Neither one of those companies are really considered that great for snowboards to my knowledge (Flow obviously is pretty famous for their bindings... Rossignol kinda got some attention this year for having A good board, haha). I understand that camber is what's familiar, but completely throwing aside the new tech after just riding those boards seems a little premature to me. 

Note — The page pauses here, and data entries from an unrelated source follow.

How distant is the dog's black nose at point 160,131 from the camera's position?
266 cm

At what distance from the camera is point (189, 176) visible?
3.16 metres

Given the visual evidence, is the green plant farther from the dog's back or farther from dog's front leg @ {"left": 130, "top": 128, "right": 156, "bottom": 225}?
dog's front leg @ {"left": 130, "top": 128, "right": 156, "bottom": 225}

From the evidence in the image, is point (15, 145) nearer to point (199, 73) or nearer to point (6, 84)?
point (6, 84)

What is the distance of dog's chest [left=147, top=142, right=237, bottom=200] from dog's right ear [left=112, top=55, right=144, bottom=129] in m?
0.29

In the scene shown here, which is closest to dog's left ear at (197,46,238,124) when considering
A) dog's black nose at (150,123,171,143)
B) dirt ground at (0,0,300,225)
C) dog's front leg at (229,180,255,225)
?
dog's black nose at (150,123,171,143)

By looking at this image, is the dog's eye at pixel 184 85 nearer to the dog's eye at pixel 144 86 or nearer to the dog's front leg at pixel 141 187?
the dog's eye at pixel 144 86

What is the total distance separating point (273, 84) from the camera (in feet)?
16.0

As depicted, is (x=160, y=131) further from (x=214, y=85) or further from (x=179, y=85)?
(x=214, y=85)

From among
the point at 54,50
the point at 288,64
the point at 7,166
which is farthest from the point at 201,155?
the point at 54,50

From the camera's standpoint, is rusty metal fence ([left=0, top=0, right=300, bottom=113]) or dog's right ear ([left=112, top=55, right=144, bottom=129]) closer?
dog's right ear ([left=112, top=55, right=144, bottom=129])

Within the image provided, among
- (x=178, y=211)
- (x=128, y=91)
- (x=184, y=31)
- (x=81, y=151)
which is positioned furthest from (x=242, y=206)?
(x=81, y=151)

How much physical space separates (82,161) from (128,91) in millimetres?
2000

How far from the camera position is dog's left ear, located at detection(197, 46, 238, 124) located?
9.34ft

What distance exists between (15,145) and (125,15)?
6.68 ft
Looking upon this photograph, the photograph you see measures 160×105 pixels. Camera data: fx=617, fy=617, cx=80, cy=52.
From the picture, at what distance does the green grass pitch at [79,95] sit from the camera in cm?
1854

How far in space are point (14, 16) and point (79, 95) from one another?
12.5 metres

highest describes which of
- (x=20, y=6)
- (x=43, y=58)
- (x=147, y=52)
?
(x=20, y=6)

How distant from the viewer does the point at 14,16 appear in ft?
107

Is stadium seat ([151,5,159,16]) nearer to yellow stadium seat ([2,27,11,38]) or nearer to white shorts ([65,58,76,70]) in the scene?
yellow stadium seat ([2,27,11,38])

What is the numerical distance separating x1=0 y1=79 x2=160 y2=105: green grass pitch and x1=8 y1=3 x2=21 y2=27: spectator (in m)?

Plus, as you mentioned, your hill doesn't really have much powder (if at all). That's one of the biggest reasons to ride a rocker board.


----------



## BurtonAvenger (Aug 14, 2007)

LvdT said:


> You must be kidding me. This BurtonAvenger guy is fooling with us, he can't be serious.
> 
> Hahaha you've such a hard life if you feel the need to go online to post ugly and bad stuff about all things other people say. You must hate this world, I feel sorry for you BA.
> 
> And on-topic: Nice to read your first experiences with rocker and hybrid forms. I think personally the powerfull hybrids are next step for snowboarding all boards will go. But for myself I'm also sticking to camber for the near future because for me it rides the best and I've no money to buy a new board


And who the fuck are you?

Flow makes some solid boards. Rossi should just pull the plug.


----------



## JoeR (Oct 30, 2010)

Nefarious said:


> I think everyone just needs to chill. BA is honest and sarcastic at the same time.


Most of the threads here that degenerate into lavish flame-wars start with that kind of "honesty" and then escalate into multiparty battles in which people are competing to see who can be "honest" in the most colorful terms. Go back and reread the recent threads in which the mods have ended up chastising or banning people, and you'll see what I mean.


----------